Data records
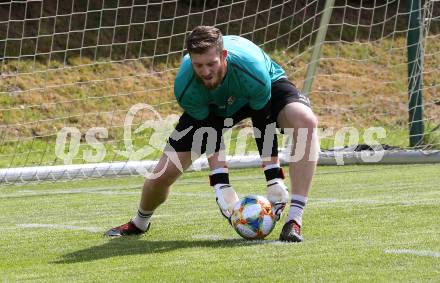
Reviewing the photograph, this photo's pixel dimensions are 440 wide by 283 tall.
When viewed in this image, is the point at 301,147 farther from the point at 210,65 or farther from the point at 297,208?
the point at 210,65

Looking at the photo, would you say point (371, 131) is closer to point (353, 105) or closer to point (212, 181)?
point (353, 105)

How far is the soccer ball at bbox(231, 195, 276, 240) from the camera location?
5715 millimetres

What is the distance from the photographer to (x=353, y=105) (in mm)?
17938

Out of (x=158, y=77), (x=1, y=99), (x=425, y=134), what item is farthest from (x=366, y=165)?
(x=1, y=99)

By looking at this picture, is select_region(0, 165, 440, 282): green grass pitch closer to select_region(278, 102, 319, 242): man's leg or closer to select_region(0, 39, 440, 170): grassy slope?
select_region(278, 102, 319, 242): man's leg

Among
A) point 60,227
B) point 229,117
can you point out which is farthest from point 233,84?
point 60,227

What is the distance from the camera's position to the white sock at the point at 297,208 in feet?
18.7

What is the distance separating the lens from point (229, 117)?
6.13 metres

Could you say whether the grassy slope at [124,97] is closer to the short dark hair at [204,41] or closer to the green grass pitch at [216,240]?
the green grass pitch at [216,240]

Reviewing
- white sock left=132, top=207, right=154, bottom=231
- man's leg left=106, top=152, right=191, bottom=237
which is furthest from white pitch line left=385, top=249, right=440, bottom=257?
white sock left=132, top=207, right=154, bottom=231

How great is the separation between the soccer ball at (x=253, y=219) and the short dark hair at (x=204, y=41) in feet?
3.09

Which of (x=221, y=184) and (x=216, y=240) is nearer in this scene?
(x=216, y=240)

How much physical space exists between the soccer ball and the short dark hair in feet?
3.09

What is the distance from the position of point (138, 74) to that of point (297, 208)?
33.2 feet
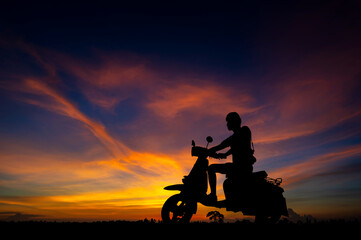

-- What is needed --
Return, word for word, the lines from the one containing "How much physical" through the end of the data records, leaving out any pictures.

-- Solution --
How much physical space exists between the soccer ball and the short dark hair in feet?
3.09

What is the distance from the position of point (138, 74) to that of point (297, 208)?
33.2 feet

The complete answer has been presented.